On the set of “Ms. Marvel, “she recounts how she had to apply some of her defense of her even with multiple women working on that production.
“I think I made it clear in my first week that I’ve built a career by telling men how they should behave around women,” she says. “I don’t allow men to force me and I certainly don’t allow them to tell me what to do or what not to do. So even those who tried, tried, were immediately told that this was not going to happen.
The future: between Pakistan and Hollywood
And now that he’s finished his first live action, scripted production, his plans have expanded. “I’ve been a documentary filmmaker for 20 years this year and will continue to use documentaries as a medium, but now I find myself more drawn to this point in my life, to telling stories through Hollywood fiction,” she says.

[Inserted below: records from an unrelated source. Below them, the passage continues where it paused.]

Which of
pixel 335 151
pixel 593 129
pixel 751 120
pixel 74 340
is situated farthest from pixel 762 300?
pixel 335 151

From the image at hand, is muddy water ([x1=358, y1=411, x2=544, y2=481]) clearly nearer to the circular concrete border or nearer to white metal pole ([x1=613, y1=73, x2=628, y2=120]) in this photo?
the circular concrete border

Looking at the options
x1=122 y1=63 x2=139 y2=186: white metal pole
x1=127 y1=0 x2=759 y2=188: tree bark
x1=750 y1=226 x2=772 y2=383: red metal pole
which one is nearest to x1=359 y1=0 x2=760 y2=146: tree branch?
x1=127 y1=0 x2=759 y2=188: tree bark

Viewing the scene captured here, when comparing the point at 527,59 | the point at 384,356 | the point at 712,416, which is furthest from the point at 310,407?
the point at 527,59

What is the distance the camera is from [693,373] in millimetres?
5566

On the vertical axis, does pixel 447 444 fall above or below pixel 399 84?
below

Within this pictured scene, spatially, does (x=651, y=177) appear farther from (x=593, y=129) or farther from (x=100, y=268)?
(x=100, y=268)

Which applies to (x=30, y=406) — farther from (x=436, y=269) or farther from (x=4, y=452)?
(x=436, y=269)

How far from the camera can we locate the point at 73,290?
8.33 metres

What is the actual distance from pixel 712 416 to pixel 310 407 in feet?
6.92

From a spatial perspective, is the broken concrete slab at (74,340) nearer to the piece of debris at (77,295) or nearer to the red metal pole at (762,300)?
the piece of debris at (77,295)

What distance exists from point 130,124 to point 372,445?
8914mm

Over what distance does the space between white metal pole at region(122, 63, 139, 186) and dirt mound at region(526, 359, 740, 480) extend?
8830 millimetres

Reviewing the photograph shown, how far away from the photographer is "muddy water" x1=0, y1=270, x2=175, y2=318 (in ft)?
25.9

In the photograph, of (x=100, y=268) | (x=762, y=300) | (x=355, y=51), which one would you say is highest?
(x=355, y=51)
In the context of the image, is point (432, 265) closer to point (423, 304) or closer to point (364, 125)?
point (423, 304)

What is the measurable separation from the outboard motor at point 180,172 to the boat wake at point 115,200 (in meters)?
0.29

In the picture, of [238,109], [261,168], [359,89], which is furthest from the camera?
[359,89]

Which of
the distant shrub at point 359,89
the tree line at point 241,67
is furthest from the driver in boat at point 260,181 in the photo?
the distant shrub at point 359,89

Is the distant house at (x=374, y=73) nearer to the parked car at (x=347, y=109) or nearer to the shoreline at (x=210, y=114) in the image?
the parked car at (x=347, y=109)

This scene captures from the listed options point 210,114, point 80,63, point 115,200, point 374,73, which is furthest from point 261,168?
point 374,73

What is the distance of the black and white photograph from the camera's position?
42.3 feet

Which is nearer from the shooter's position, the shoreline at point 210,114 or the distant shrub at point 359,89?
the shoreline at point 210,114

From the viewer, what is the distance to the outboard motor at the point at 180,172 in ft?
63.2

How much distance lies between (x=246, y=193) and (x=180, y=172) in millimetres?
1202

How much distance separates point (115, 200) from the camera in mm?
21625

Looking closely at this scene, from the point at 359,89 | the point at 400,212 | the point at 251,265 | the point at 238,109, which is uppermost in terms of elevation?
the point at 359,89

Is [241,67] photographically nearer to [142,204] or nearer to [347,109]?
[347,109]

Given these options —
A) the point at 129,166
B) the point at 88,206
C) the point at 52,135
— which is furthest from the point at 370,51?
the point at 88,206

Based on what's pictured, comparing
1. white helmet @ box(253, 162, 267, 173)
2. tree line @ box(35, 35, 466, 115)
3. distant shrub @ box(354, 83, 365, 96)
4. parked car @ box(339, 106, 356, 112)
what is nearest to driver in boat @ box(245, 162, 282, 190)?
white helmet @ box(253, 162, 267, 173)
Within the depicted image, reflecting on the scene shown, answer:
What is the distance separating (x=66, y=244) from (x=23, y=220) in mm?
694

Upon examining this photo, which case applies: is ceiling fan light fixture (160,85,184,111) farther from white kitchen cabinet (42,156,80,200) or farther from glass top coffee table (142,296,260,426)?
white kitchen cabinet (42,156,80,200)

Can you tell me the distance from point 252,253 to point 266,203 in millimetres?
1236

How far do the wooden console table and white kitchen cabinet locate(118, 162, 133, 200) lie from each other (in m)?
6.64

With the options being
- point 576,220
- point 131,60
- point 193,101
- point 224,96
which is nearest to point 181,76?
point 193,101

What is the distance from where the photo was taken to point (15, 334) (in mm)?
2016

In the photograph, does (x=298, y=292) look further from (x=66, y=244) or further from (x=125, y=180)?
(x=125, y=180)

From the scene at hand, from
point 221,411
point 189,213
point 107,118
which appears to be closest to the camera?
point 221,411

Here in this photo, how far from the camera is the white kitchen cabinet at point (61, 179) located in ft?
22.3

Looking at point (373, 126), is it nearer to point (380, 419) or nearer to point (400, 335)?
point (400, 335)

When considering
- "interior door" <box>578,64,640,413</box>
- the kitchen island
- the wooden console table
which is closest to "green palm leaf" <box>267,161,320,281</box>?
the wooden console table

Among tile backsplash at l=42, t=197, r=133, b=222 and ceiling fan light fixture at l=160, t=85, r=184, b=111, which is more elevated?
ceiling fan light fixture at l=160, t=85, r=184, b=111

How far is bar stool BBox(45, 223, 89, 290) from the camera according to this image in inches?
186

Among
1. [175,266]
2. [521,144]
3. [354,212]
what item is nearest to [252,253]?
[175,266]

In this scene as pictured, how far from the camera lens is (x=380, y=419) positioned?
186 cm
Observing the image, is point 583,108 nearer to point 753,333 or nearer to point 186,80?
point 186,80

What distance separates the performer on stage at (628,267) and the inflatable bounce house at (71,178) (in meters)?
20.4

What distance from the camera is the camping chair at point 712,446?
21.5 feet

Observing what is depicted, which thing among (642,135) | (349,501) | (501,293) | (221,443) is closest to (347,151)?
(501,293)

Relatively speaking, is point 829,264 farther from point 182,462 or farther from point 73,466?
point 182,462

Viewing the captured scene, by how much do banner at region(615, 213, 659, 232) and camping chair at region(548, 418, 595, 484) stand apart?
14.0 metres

However, he has no plans to abandon his documentary roots. “I’m going to tell stories that have some sort of underlying theme or connection, or something that in the layers of the story, you will find that it is very meaningful and that you will walk away with the movies or the TV series or whatever I create knowing that there was a mission behind.
Obaid-Chinoy was born in Pakistan. After high school, he came to the United States where he completed his undergraduate degree from Smith College and graduate school at Stanford University. Then, he shared his life and his work between North America and Europe, before returning to Pakistan in 2008, where he has been working and raising his family ever since.
“I think it’s so important for people like me, who are able to have one foot in the West and one in the East, to invest in the ecosystem for women, so that I can teach them to make films, or work in films and to have more women like me emerge from there, ”he observes.